I mentioned boycotts of government-produced or -taxed goods and services as a variety of tax resistance or a tactic that has accompanied tax resistance campaigns. I covered the related tactic of manufacturing and selling untaxed alternatives to taxed goods.

Today I’m going to cover another tactic in the same ballpark: the use of smuggling to get consumer goods to market while evading a tax or a government-enforced monopoly. Smuggling can serve a tax resistance movement in multiple ways:

  1. Smuggling can deprive the government of revenue.
  2. Smuggling can raise money for resistance activities.
  3. Smuggling can forge bonds between a variety of people in a geographically distributed, semi-organized underground, in a way that can later be capitalized on for resistance activity.

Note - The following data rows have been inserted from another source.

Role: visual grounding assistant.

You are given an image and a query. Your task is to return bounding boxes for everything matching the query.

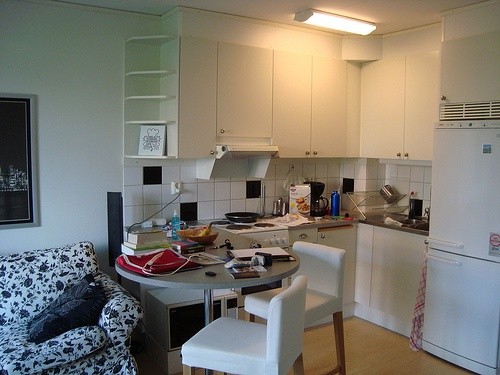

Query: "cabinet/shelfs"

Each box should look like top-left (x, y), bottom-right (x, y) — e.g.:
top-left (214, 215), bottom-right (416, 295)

top-left (239, 225), bottom-right (429, 319)
top-left (122, 7), bottom-right (443, 159)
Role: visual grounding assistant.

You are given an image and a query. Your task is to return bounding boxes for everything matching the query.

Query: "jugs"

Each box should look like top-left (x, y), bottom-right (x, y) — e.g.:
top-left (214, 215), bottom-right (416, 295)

top-left (313, 196), bottom-right (328, 211)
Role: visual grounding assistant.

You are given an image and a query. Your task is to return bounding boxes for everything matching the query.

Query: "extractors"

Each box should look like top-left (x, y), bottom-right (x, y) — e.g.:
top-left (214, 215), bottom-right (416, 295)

top-left (215, 143), bottom-right (278, 159)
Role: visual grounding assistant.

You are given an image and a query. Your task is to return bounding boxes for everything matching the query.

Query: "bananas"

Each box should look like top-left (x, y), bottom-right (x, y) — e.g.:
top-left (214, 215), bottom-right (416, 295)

top-left (195, 222), bottom-right (212, 236)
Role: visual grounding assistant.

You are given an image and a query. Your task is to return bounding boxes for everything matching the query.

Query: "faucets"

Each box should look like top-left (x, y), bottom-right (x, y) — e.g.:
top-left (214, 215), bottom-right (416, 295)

top-left (423, 207), bottom-right (430, 222)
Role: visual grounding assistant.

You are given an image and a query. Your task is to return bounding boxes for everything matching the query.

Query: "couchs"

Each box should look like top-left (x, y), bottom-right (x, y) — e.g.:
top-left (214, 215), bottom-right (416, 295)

top-left (0, 240), bottom-right (145, 375)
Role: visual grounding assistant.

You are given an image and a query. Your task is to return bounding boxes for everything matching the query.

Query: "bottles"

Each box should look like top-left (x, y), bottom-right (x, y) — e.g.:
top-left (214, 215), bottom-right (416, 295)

top-left (331, 190), bottom-right (340, 216)
top-left (273, 197), bottom-right (289, 216)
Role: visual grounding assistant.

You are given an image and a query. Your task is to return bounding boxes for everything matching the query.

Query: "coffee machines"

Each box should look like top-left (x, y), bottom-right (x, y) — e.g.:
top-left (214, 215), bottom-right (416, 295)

top-left (304, 181), bottom-right (329, 217)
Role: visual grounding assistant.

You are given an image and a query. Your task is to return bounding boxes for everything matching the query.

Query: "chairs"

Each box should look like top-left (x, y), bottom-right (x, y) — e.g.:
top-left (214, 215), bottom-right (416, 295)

top-left (181, 275), bottom-right (307, 375)
top-left (244, 241), bottom-right (347, 375)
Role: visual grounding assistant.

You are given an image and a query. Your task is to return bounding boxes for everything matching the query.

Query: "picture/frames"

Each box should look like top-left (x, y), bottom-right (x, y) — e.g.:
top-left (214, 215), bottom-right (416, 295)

top-left (0, 91), bottom-right (41, 229)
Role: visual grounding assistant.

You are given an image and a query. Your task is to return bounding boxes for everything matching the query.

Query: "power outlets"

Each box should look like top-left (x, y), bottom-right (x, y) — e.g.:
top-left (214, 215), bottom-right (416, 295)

top-left (171, 181), bottom-right (184, 195)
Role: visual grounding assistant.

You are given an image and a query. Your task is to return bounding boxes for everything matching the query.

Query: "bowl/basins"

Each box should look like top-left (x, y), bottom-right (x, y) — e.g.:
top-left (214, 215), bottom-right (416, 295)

top-left (176, 228), bottom-right (218, 245)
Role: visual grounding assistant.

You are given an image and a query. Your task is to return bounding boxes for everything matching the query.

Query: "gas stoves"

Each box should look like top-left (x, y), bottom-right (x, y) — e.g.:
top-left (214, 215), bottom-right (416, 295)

top-left (207, 220), bottom-right (289, 248)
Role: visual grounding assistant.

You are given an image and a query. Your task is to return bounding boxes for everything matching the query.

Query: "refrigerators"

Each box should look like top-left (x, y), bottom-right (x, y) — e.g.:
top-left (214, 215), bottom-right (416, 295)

top-left (421, 118), bottom-right (499, 375)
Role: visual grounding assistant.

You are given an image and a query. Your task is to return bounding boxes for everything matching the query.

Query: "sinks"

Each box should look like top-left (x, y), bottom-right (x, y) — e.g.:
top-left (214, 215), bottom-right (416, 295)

top-left (408, 223), bottom-right (429, 232)
top-left (382, 218), bottom-right (426, 227)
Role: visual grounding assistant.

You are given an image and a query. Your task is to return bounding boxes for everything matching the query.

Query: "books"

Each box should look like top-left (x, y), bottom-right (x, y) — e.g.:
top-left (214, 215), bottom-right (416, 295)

top-left (171, 238), bottom-right (205, 254)
top-left (229, 265), bottom-right (267, 279)
top-left (122, 229), bottom-right (172, 257)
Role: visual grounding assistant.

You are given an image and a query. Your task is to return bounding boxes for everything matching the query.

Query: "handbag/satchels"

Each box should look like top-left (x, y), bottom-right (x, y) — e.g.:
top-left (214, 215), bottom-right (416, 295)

top-left (117, 248), bottom-right (192, 275)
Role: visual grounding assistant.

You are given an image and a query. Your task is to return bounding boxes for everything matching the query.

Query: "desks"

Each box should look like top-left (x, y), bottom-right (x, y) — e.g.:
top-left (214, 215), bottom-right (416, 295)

top-left (114, 245), bottom-right (300, 375)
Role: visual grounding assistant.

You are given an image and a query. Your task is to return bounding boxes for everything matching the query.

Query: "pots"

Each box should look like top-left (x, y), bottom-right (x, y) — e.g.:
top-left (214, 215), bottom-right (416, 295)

top-left (225, 212), bottom-right (259, 223)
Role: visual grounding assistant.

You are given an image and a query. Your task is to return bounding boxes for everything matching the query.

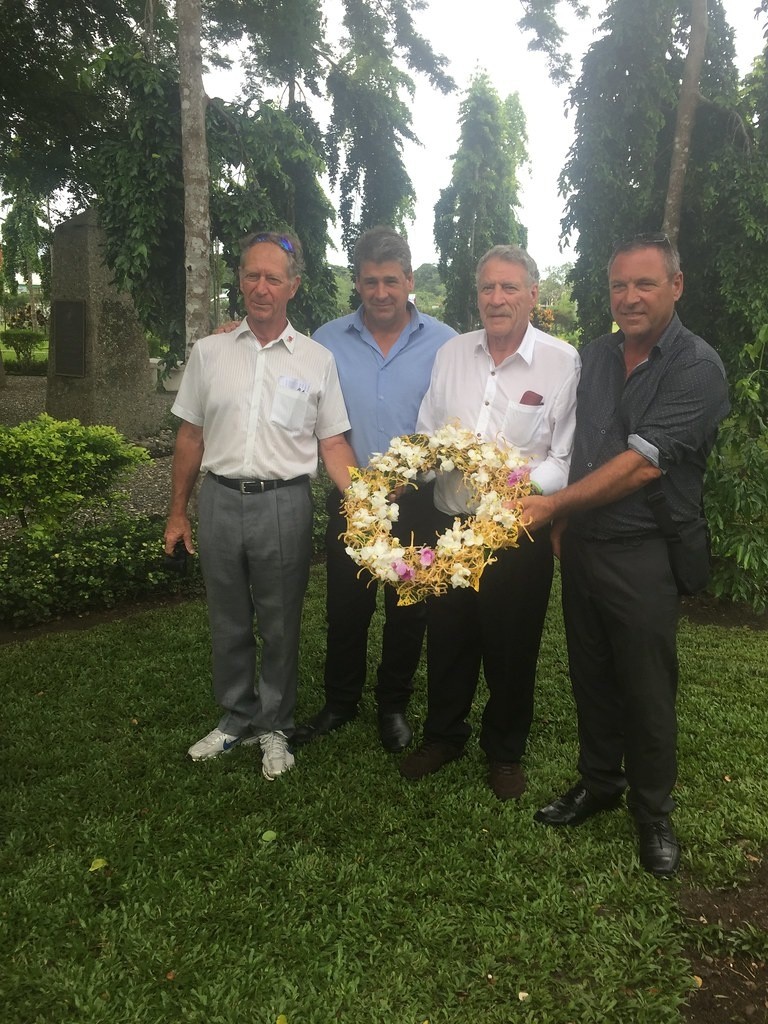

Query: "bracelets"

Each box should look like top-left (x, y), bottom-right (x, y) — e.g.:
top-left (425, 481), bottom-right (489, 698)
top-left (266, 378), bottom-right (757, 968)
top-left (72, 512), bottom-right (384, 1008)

top-left (529, 481), bottom-right (542, 496)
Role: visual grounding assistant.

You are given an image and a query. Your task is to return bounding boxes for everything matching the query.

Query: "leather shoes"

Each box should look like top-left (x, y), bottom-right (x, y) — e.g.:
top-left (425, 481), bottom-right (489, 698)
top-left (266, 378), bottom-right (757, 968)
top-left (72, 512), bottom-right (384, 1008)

top-left (296, 703), bottom-right (359, 734)
top-left (638, 815), bottom-right (682, 880)
top-left (534, 780), bottom-right (622, 826)
top-left (377, 705), bottom-right (413, 753)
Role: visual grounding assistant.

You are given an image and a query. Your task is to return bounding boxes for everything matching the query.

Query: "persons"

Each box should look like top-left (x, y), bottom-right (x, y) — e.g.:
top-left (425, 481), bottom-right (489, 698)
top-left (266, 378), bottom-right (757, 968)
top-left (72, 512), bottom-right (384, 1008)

top-left (401, 245), bottom-right (582, 800)
top-left (501, 231), bottom-right (735, 877)
top-left (163, 233), bottom-right (406, 780)
top-left (212, 225), bottom-right (459, 751)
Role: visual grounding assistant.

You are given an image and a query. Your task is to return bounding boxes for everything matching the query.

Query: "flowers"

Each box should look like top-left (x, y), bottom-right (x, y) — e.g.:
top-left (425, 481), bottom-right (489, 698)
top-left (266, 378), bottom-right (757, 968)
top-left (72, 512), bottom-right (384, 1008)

top-left (337, 422), bottom-right (534, 604)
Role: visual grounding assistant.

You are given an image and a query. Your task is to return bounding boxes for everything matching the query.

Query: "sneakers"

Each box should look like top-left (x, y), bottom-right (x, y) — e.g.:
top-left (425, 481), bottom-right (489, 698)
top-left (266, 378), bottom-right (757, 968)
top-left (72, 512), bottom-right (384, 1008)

top-left (399, 736), bottom-right (465, 780)
top-left (259, 728), bottom-right (295, 782)
top-left (486, 759), bottom-right (525, 801)
top-left (186, 726), bottom-right (242, 762)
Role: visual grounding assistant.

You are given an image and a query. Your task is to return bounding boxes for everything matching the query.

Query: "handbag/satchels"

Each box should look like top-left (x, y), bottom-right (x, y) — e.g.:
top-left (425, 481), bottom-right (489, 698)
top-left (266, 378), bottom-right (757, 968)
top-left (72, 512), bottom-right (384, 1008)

top-left (666, 516), bottom-right (715, 597)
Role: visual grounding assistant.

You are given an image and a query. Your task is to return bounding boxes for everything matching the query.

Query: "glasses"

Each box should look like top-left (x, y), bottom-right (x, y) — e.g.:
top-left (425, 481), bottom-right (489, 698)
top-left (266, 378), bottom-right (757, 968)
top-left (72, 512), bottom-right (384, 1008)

top-left (247, 232), bottom-right (297, 260)
top-left (611, 231), bottom-right (680, 264)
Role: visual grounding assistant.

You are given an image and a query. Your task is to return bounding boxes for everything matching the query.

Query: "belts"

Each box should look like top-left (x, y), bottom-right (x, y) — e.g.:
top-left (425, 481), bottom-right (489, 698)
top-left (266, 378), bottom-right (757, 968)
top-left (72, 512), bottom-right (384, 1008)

top-left (206, 471), bottom-right (310, 494)
top-left (583, 532), bottom-right (667, 539)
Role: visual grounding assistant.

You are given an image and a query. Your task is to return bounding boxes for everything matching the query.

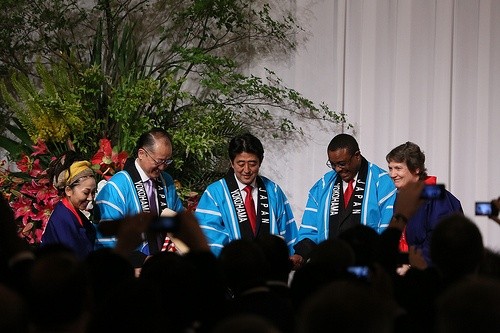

Here are some examples of smuggling being used in the course of tax resistance campaigns:

  • In the years leading up to the American Revolution, “the restrictions on imports from the West Indies were systematically and persistently ignored, producing a condition of smuggling so universal and well-nigh respectable as to raise the question whether the operations of the merchants could properly be designated by that term.” Indeed the economy of the American colonies relied on smuggling to such an extent that the government’s threat to crack down on the evasion of duties on imported molasses did more to fan the flames of revolution than any of its other saber-rattling. Revolutionary John Adams wrote later:

    I know not why we should blush to confess that molasses was an essential ingredient in American independence. Many great events have proceeded from much smaller causes.

    The burning of the Gaspée — a ship that the government was using to track down smugglers — in ratcheted up the tension between the colonists and Mother England soon before the Revolutionary War broke out.
  • The U.S. government tried to defeat the Whiskey Rebellion by purchasing as much taxed whiskey as it could get its hands on (ostensibly as requisitions for the Army) while at the same time trying to interrupt the black market for untaxed whiskey by seizing what they could find of it. This didn’t work as planned, as the rebels shifted to smuggling their goods out of the state, “to the territory northwest of the Ohio [river],” where the tax law did not apply.
  • A Colombian anarchist recently published a guide to “Contraband as a Strategy of Tax Avoidance” to help potential tax resisters in countries where a value-added or sales tax is the primary funder of the national treasury.
  • Gandhi’s salt march and salt raids promoted the harvesting, distribution, and sale of salt illegally produced outside of the approved government monopoly.